ISLAMABAD: Pakistan’s Finance Minister Muhammad Aurangzeb said on Saturday the country’s revenue-sharing formula between the federal and provincial governments “has to change,” arguing that allocating the bulk of funds on the basis of population was holding back long-term development.

The revenue-sharing is done under the National Finance Commission (NFC) Award that determines how federally collected taxes are divided between the center and the provinces. Under the current formula, much of the distribution weight is based on population, with smaller weightages assigned to factors such as poverty, revenue generation and inverse population density.

“Under the NFC award, 82 percent allocation is done on the basis of population,” Aurangzeb said while addressing the Federation of Pakistan Chambers of Commerce & Industry’s regional office in Lahore. “This has to change. This is one area which is going to hold us back from realizing the full potential of this country.”

Economists and policy analysts have long suggested broadening the NFC criteria to give greater weight to tax effort, human development indicators and environmental risk, though any change would require political consensus among provinces, making reform politically sensitive.

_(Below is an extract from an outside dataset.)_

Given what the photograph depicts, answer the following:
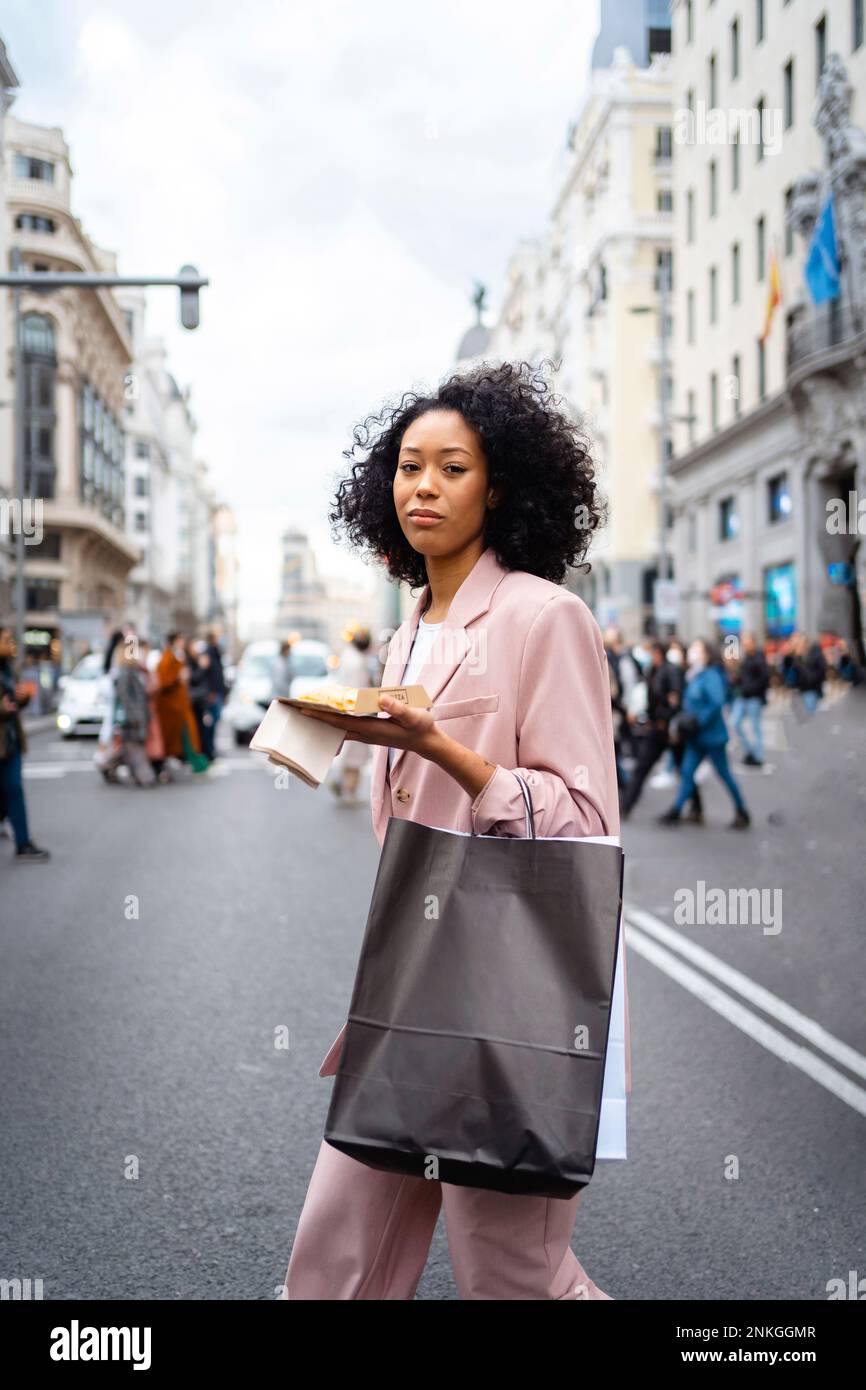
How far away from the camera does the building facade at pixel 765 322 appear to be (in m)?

Aurangzeb also highlighted the economic achievements of the country in recent years, saying Pakistan’s import cover had improved from roughly two weeks just a few years ago to about 2.5 months currently, adding that the government had repaid a $500 million Eurobond last year.

“The next repayment is of $1.3 billion in April,” he continued, adding that “we will pay these obligations, which are the obligations of Pakistan, as we go forward.”

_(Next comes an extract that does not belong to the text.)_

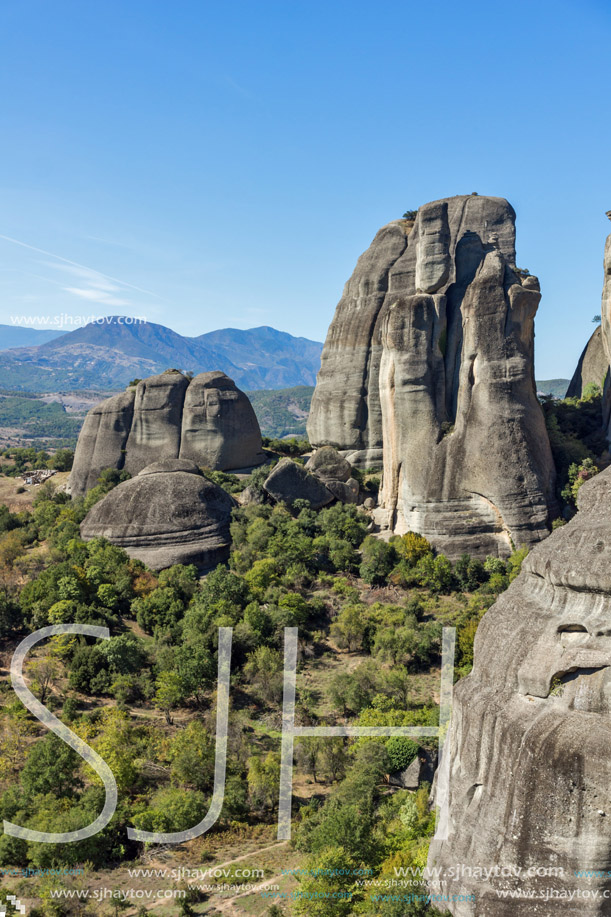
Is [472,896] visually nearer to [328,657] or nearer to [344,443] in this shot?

The minister also noted that unlike in 2022, when devastating floods forced Pakistan to seek international pledges at a Geneva conference, the government did not issue an international appeal during more recent flooding, arguing that fiscal buffers had strengthened.

“This time, the prime minister and the cabinet decided that we do not need to go for international appeal because we have the means,” he said.

He reiterated the government was pursuing export-led growth to avoid repeating past boom-and-bust cycles driven by import-led expansion that quickly depleted foreign exchange reserves and pushed Pakistan back into International Monetary Fund programs.